Editor: A. Rayyan K
GEBRAK.ID -- Hubungan dagang antara China dan Amerika Serikat (AS) kembali menunjukkan tanda pemulihan. Pemerintah China mengonfirmasi telah mencapai kesepakatan dengan Amerika Serikat terkait pembelian pesawat terbang, mesin pesawat, serta berbagai komponen penerbangan buatan AS.
Kabar tersebut diumumkan Kementerian Perdagangan China di tengah upaya kedua negara memperkuat hubungan ekonomi dan industri strategis yang sempat memanas dalam beberapa tahun terakhir.
“Para pihak mencapai kesepakatan mengenai pembelian pesawat AS oleh China, serta memastikan pasokan mesin pesawat dan komponen AS ke China,” demikian pernyataan resmi Kementerian Perdagangan China, Sabtu (16/5/2026).
Selain sektor penerbangan, Beijing dan Washington juga disebut sepakat untuk terus memperluas kerja sama di sejumlah bidang terkait lainnya.
Kesepakatan ini langsung memunculkan perhatian besar terhadap Boeing, produsen pesawat asal Amerika Serikat yang selama ini menjadi salah satu pemain utama di pasar penerbangan China.

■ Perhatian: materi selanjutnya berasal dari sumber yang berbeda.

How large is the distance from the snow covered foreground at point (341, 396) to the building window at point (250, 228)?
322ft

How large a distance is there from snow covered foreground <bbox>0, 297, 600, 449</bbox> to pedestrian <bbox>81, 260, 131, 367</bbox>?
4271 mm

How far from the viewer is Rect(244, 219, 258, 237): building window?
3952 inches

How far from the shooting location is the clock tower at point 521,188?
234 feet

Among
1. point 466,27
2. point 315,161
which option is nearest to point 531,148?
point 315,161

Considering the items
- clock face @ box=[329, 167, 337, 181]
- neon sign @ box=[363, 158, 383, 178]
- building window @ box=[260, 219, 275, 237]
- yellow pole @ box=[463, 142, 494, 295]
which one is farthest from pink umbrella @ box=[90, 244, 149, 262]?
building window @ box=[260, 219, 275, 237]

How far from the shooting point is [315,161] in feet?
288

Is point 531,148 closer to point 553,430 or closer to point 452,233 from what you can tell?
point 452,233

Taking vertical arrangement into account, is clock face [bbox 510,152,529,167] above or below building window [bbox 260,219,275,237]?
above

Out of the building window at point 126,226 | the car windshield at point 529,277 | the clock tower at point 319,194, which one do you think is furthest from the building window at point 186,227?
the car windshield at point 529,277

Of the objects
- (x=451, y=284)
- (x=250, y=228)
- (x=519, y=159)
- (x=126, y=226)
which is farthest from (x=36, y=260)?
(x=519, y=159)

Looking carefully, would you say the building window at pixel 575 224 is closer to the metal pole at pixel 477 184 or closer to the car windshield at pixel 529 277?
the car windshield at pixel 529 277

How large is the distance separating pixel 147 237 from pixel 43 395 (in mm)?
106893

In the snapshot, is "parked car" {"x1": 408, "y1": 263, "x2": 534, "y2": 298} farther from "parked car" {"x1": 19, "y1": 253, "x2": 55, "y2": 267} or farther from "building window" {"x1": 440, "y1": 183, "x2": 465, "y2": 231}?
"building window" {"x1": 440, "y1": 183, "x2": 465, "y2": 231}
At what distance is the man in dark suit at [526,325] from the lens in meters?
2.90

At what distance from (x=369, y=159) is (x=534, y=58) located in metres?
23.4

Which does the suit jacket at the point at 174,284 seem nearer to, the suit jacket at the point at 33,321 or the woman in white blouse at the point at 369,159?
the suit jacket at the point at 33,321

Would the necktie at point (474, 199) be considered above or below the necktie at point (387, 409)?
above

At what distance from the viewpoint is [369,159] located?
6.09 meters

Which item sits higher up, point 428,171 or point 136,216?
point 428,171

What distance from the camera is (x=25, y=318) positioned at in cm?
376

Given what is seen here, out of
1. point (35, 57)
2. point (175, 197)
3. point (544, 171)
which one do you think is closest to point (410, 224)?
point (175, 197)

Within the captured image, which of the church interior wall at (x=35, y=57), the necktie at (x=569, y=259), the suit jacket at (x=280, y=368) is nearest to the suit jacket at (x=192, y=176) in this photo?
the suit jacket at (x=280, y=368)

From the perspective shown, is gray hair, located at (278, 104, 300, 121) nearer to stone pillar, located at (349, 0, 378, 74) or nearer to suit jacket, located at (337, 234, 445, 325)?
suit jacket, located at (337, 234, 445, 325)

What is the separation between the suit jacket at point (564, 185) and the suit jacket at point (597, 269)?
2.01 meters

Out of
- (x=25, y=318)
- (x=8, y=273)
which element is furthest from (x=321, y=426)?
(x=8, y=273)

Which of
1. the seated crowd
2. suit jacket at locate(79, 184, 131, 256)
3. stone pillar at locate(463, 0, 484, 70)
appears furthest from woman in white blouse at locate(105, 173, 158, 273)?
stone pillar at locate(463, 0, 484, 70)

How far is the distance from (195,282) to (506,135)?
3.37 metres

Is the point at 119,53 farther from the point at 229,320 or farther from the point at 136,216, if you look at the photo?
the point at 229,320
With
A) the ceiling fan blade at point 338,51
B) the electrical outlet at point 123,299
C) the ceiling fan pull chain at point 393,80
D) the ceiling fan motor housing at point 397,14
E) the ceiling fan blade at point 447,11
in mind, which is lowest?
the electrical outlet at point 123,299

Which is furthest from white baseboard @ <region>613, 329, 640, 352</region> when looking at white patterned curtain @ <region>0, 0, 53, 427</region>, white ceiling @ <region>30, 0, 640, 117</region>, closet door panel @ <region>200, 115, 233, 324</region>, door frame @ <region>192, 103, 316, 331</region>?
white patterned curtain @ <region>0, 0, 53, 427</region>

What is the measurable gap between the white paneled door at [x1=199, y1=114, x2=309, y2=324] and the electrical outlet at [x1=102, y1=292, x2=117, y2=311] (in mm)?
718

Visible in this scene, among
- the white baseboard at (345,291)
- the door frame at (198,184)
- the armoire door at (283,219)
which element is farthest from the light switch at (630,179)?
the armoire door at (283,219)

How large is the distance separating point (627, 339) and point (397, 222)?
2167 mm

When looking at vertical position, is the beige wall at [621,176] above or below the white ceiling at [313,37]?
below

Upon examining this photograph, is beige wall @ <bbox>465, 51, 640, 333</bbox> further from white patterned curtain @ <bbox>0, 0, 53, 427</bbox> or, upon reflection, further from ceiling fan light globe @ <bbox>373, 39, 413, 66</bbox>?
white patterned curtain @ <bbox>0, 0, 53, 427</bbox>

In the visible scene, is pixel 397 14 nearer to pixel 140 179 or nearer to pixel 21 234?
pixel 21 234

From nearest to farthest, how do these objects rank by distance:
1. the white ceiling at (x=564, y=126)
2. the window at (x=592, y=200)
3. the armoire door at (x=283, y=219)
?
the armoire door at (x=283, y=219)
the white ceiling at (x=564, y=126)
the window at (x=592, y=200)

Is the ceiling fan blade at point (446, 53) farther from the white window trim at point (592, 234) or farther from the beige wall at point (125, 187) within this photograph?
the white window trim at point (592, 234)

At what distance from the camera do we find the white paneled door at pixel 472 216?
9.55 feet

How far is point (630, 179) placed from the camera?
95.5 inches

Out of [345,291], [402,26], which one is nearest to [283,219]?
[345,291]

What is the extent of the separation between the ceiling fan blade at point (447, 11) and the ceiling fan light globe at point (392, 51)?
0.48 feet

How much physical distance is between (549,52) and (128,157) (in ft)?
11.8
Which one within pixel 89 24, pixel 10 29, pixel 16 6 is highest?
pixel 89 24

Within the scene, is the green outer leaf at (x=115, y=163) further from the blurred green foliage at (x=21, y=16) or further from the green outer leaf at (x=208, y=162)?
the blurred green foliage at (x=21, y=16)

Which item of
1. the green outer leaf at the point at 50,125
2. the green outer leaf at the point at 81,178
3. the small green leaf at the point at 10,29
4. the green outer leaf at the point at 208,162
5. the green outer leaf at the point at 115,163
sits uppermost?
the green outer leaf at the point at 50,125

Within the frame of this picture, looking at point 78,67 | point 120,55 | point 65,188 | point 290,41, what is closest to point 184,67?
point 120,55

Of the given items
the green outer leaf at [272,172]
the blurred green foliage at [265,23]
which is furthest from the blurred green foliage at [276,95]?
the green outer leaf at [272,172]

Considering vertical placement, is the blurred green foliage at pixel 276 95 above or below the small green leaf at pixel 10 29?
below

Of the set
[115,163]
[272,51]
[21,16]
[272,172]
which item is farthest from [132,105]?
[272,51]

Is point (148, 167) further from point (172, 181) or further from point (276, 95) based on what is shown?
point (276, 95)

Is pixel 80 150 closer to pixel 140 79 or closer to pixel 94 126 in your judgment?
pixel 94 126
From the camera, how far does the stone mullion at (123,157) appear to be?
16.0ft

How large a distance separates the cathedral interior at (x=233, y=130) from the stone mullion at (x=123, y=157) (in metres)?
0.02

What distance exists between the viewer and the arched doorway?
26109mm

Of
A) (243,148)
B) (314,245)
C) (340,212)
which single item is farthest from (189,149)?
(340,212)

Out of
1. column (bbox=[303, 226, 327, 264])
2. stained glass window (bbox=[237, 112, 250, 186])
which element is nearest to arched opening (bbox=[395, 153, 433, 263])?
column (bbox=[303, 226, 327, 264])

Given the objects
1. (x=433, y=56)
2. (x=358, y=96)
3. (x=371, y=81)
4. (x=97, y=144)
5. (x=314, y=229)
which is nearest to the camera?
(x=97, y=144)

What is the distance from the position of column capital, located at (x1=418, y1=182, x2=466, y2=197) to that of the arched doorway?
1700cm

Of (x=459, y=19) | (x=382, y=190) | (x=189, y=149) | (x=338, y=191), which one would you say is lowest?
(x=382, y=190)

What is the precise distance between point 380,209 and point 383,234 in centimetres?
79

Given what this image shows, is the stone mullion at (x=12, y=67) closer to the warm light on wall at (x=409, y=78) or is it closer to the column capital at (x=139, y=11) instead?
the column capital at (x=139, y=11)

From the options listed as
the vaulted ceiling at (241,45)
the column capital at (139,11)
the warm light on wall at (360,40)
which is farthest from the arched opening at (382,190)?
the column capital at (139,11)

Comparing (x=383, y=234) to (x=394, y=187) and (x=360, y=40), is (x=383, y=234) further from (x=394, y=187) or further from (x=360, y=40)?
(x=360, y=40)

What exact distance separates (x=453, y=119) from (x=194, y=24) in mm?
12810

Sebelumnya, Presiden AS Donald Trump sempat menyebut potensi pembelian pesawat Boeing oleh China dapat mencapai 750 unit.
Trump mengatakan China telah menyetujui pembelian awal sebanyak 200 pesawat Boeing, meskipun pemerintah China hingga kini belum memberikan konfirmasi rinci terkait angka tersebut.
“Saya mengatakan ini kepada Boeing dan General Electric, kami akan menggunakan mesin General Electric yang sangat bagus. Jika semuanya berjalan baik, jumlahnya bisa mencapai 750 unit,” kata Trump dalam wawancara dengan Fox News.
Kesepakatan tersebut menjadi salah satu hasil penting dalam kunjungan kenegaraan Trump ke China pada 13-15 Mei 2026 lalu. Dalam lawatan itu, Trump melakukan pembicaraan langsung dengan Presiden China, Xi Jinping.
Xi Jinping menyebut dirinya dan Trump sepakat membangun hubungan China-AS yang lebih stabil, strategis, dan berkelanjutan di tengah dinamika geopolitik global.
Bagi industri penerbangan global, kesepakatan ini menjadi angin segar. Pasalnya, China selama ini dikenal sebagai salah satu pasar penerbangan terbesar di dunia dengan kebutuhan pesawat baru yang terus meningkat.
Permintaan terhadap armada pesawat diperkirakan terus tumbuh seiring meningkatnya jumlah penumpang domestik maupun internasional di China.
Selain menguntungkan Boeing, kesepakatan tersebut juga memberi peluang besar bagi perusahaan mesin pesawat asal AS seperti General Electric yang disebut akan menjadi pemasok utama mesin pesawat dalam kerja sama itu.
Langkah China membeli pesawat dan komponen AS menunjukkan bahwa persaingan geopolitik tidak sepenuhnya menghentikan kerja sama bisnis kedua negara.
Di tengah rivalitas dagang dan teknologi yang masih berlangsung, sektor industri strategis seperti penerbangan tetap membutuhkan hubungan saling menguntungkan antara Beijing dan Washington.
Jika realisasi pembelian berjalan sesuai rencana, kesepakatan ini diperkirakan menjadi salah satu transaksi besar dalam industri penerbangan global dalam beberapa tahun mendatang.